Deposit is turned off for overrule proposals because they are created automatically by subDAOs. Also, they're meant to be rejected in normal conditions by not reaching the quorum, so a deposit makes no sense.

Proposal submission restrictions

Technically, proposal creation is open. However, overrule proposals are created automatically by subDAOs, so it's not a matter of concern. Overrule proposal creation is carefully restricted on the source code level to prevent the creation of duplicates and spam. Since overrule proposals are created automatically by subDAOs and duplications are prohibited, there's essentially no chance for a user to create an overrule proposal while technically it's possible.

Voting period

The voting period is 3 days. Overrule proposals voting period should be a trade-off between two considerations:

  1. It should be long enough to allow DAO members to express their concerns about the underlying subDAO proposal.
  2. It should be short enough to make subDAOs operable.

Given that, 3 days is a reasonable trade-off since it's a minimal timeframe that covers weekends and leaves enough time for DAO members to review the proposal.

Quorum and threshold

The threshold is set to 0.5% of the total voting power. Only 0.5% of total voting power is required to overrule any subDAO proposal. This threshold should be low by its nature: in controversial cases, the DAO should be able to prevent the subDAO from doing anything that might be harmful to the DAO. Of course, it also creates a potential surface for sabotage. A whale big enough or a coordinated telegram group can effectively block any subDAO proposal. However, this situation isn't expected in the first place.
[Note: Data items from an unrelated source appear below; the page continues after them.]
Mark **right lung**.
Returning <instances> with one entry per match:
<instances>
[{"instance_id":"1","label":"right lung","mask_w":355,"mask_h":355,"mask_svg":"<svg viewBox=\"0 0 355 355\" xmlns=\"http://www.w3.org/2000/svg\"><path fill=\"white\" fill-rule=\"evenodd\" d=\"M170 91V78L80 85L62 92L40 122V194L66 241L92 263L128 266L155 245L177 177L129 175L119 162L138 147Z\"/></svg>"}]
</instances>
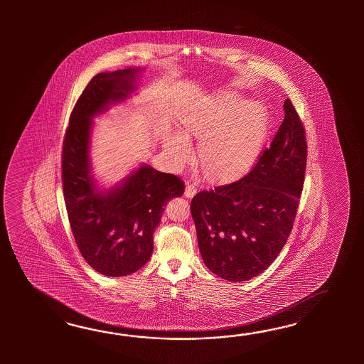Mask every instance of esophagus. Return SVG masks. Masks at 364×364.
I'll return each instance as SVG.
<instances>
[{"label":"esophagus","mask_w":364,"mask_h":364,"mask_svg":"<svg viewBox=\"0 0 364 364\" xmlns=\"http://www.w3.org/2000/svg\"><path fill=\"white\" fill-rule=\"evenodd\" d=\"M196 193V186L191 182L186 183L185 196L186 198H193V195Z\"/></svg>","instance_id":"34e87169"}]
</instances>
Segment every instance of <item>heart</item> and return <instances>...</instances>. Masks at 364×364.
<instances>
[{"label":"heart","mask_w":364,"mask_h":364,"mask_svg":"<svg viewBox=\"0 0 364 364\" xmlns=\"http://www.w3.org/2000/svg\"><path fill=\"white\" fill-rule=\"evenodd\" d=\"M187 134L203 136L201 161L216 176H232L246 169L263 146L268 118L263 107L248 102L238 95L213 97L182 121ZM171 148L182 152L187 140L174 136Z\"/></svg>","instance_id":"1"}]
</instances>
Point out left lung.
Masks as SVG:
<instances>
[{
  "instance_id": "1",
  "label": "left lung",
  "mask_w": 364,
  "mask_h": 364,
  "mask_svg": "<svg viewBox=\"0 0 364 364\" xmlns=\"http://www.w3.org/2000/svg\"><path fill=\"white\" fill-rule=\"evenodd\" d=\"M285 118L255 166L232 183L196 193L191 215L203 262L228 281L265 271L285 246L303 190L307 141L291 101Z\"/></svg>"
}]
</instances>
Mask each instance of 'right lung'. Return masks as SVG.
<instances>
[{"mask_svg":"<svg viewBox=\"0 0 364 364\" xmlns=\"http://www.w3.org/2000/svg\"><path fill=\"white\" fill-rule=\"evenodd\" d=\"M139 73L130 68L95 75L71 112L62 146L63 198L74 240L85 262L110 277L132 274L147 263L164 207L185 191L179 177L147 164L104 191L91 176L92 118L126 100Z\"/></svg>","mask_w":364,"mask_h":364,"instance_id":"1","label":"right lung"}]
</instances>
Secondly, if it happens, it allows DAO to identify the issue of the DAO members' subset being non-aligned (or even malicious) and take the necessary measures to fix it. Since DAO has ultimate power over subDAOs, it's possible. Considering the subDAO mechanics as a tool to make DAO more efficient by alleviating governance pressure, a low threshold is a reasonable trade-off. In the worst case, the DAO rolls back to the default situation, where the DAO itself makes all the decisions.

Unlike single and multi proposals, overrule proposals have an absolute_percentage type of threshold. It means that for a proposal to pass, it's only required to get the threshold of yes votes. Even if the no votes are more than the yes votes, the proposal still passes if the yes votes are more than the threshold. This is done to make overrule proposals pass (and reject the underlying subDAO proposal) even when the subDAO proposal is slightly controversial.


Revoting is set to false. It's done to be able to execute proposals as soon as the quorum is reached. It's critical to overrule proposals as soon as possible since they have a limited execution time. The overrule proposal execution after the end of the voting period makes no sense since a subDAO proposal has already been executed by that time.

Proposal execution parameters

Proposal execution isn't restricted for the same reasons as single and multiple-choice proposals (there's no sense in restricting it + more automation opportunities). The close_proposal_on_execution_failure option is set to true. Because overrule proposals are of a very special format and (in general) are created automatically, the chance of overrule proposals to fail is very low. Moreover, the failure during overrule proposal execution indicates some problems with DAO internals. In this case, the better strategy is restricting possible permissionless actions, so re-execution is disabled.